Valerie Paradiz http://www.valerieparadiz.com

Clever Maids

Clever Maids: The Secret History of the Grimm Fairy Tales

The Secret History of the Grimm Fairy Tales

The famous fairy tales of the Brothers Grimm - stories like Snow White, Red Riding Hood, and Rumplestiltskin - are known to millions of people around the world and are deeply embedded in the collective psyche. In this charming account, writer and scholar Valerie Paradiz reveals the true story of how the fairy tales came to be. Jacob and Wilhelm Grimm, collectors and editors of more than 200 folk stories, were major German intellects of the nineteenth century, contemporaries of Goethe and Schiller. But as Paradiz reveals here, the romantic image of the two brothers traveling the countryside, transcribing tales told to them by peasants, is a far cry from the truth. In fact, more than half the fairy tales the Grimm brothers collected were actually contributed by their educated female friends from the bourgeois and aristocratic classes. While German folkloric scholars—all of them male—fancied themselves the keepers of the cultural flame, it was a handful of women who ensured that millions would know the stories of Sleeping Beauty and Cinderella by heart.

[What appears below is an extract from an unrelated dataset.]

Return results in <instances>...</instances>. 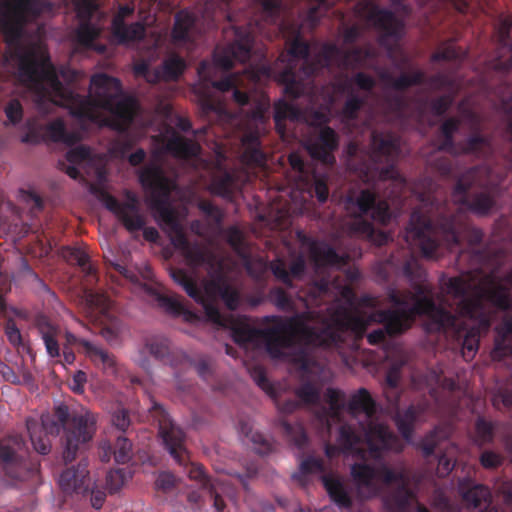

Set against the backdrop of the chaotic Napoleonic wars and the years of high German romanticism, Clever Maids chronicles one of the most fascinating literary collaborations in European history and brilliantly captures the intellectual spirit of the men and women of the age. Even more, it illuminates the ways in which the Grimm tales, with their mythic portrayals of courage, sacrifice, and betrayal, still speak so powerfully to us today.

 

Reviews

Kirkus Reviews: December 1, 2004

A myth-dispelling look at the work of Jacob and Wilhelm Grimm, illuminating their debt to the unrecognized female storytellers who provided them with most of the tales in their collections.

German scholar and translator Paradiz (Elijah's Cup, 2002) corrects two widely held but contradictory beliefs: first, that the brothers Grimm were the authors of the stories that bear their name; second, that they traveled about the German countryside collecting them from simple peasants and farmers. Their sources, she reveals, were actually educated middle-class and aristocratic young women, though it's true that their collections were prompted by the desire to preserve German culture against the threat of French dominion during the Napoleonic wars.

Inspired by the success of Des Knaben Wunderhorn, a collection of German folk songs, Jacob and Wilhelm set out to preserve the nation's cultural past by creating an anthology of its fairy tales. The daughters of the Wild family, neighbors and close friends of the Grimms' sister Lotte in the Hessian town of Kassel, were their first source, followed soon afterward by the Hassenpflug daughters from another Kassel family. None were credited by the brothers, who presented their stories (in approved Romantic fashion) as representing the true folk spirit of the region. By the time the second volume of their anthology was underway, they had met the von Haxthausens, an aristocratic family with several storytelling daughters, and their relatives the von Droste-Hulshoffs. All were well versed in female lore and the folktales' lessons about proper behavior. Paradiz quotes extensively from the stories, finding parallels between the anonymous tellers not considered worthy of recognition by a male literary culture and self-sacrificing fairy tale heroines. Unlike male characters who go off to seek their fortunes, she notes, female characters often find themselves in severely circumscribed conditions until rescued by marriage to a powerful man.

Well researched, well crafted: sure to be welcomed in women's-studies programs.